Please rewrite the captions of all the records below, putting "Beach Towel" in place of "Golf Towel" and changing nothing else. Leave the pictures out of your answer.
START Data extract
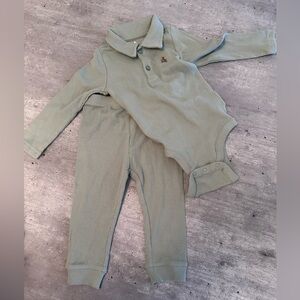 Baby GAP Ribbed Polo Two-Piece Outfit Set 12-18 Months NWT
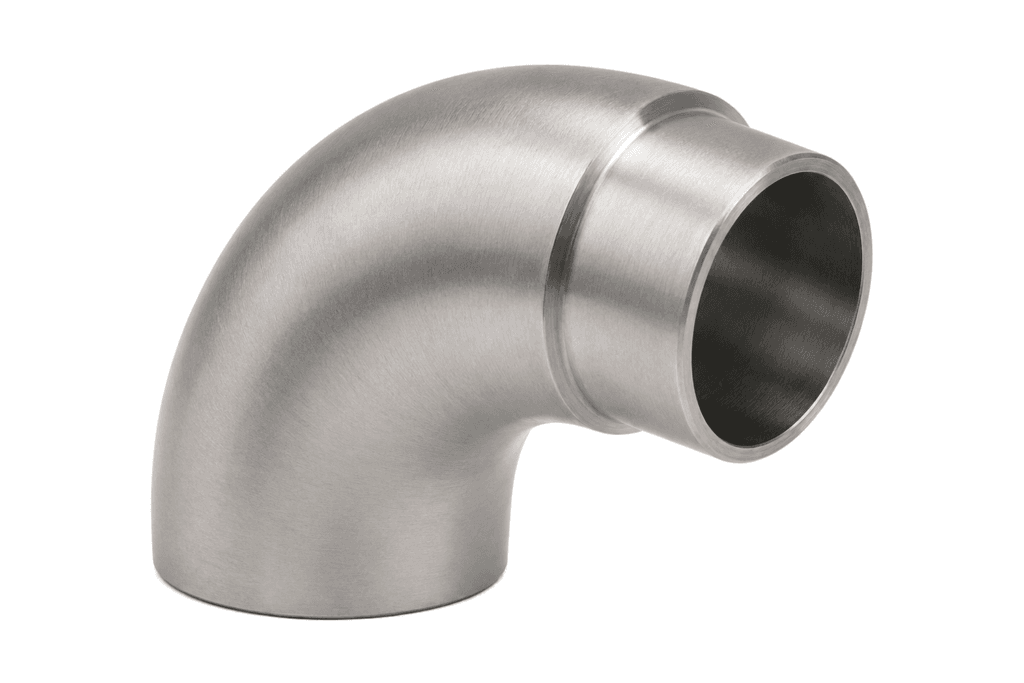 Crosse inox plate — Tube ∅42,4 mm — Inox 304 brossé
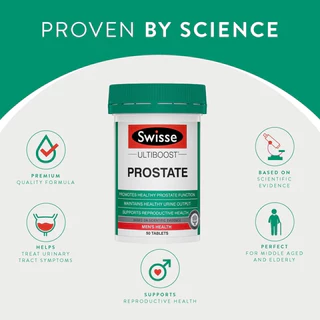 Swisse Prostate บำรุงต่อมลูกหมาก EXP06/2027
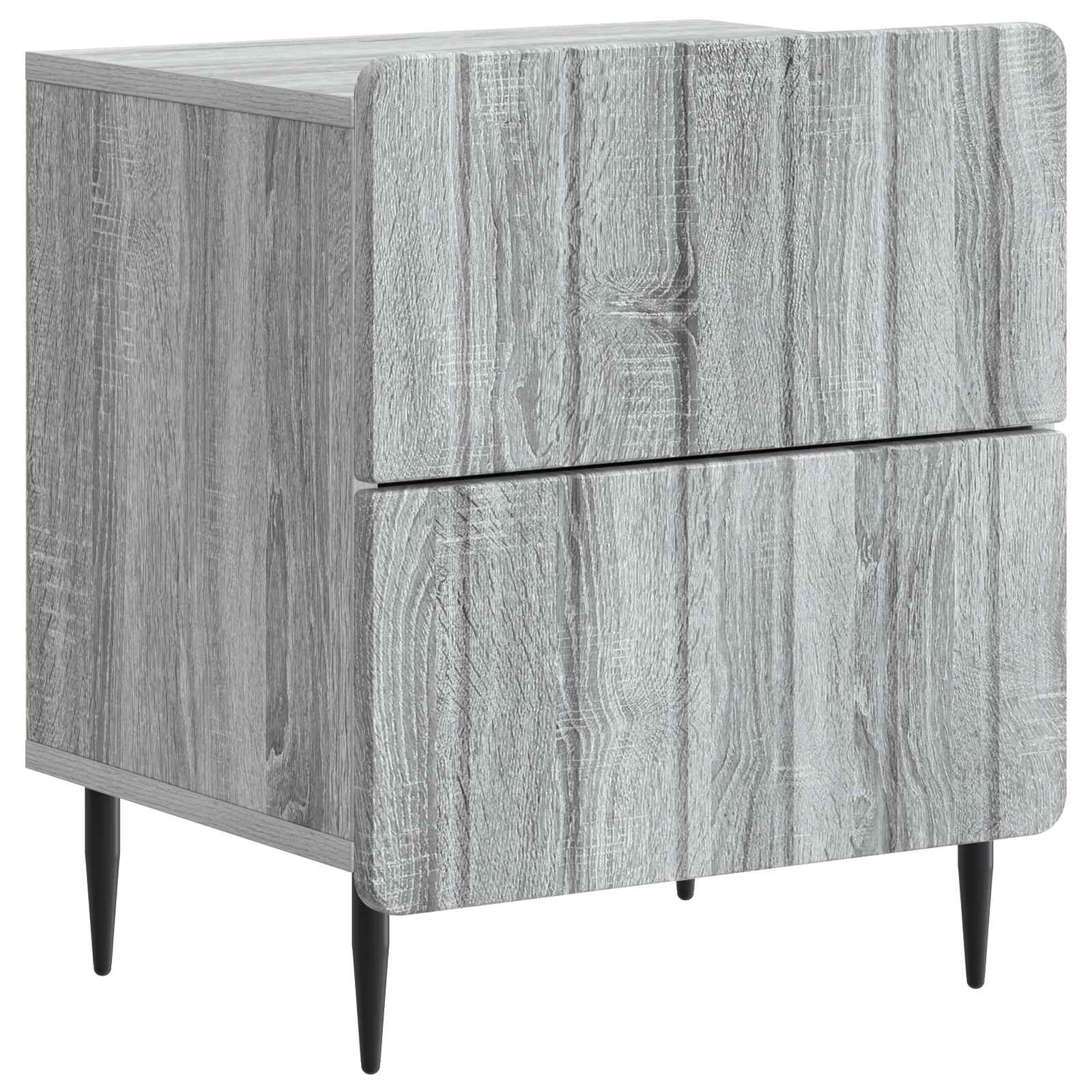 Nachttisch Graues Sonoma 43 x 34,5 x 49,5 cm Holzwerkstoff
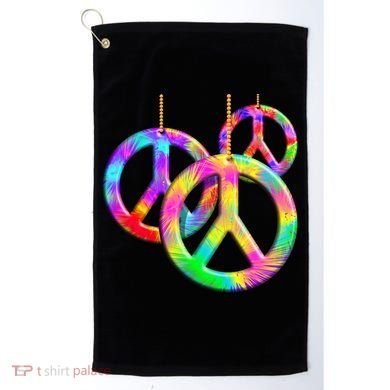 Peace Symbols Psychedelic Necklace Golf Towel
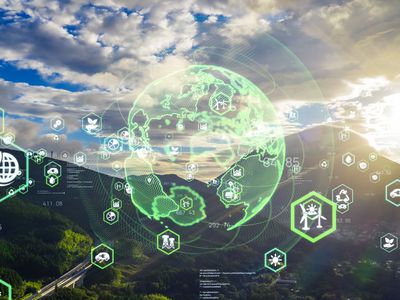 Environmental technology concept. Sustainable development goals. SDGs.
END Data extract
Task solution ::
 Baby GAP Ribbed Polo Two-Piece Outfit Set 12-18 Months NWT
 Crosse inox plate — Tube ∅42,4 mm — Inox 304 brossé
 Swisse Prostate บำรุงต่อมลูกหมาก EXP06/2027
 Nachttisch Graues Sonoma 43 x 34,5 x 49,5 cm Holzwerkstoff
 Peace Symbols Psychedelic Necklace Beach Towel
 Environmental technology concept. Sustainable development goals. SDGs.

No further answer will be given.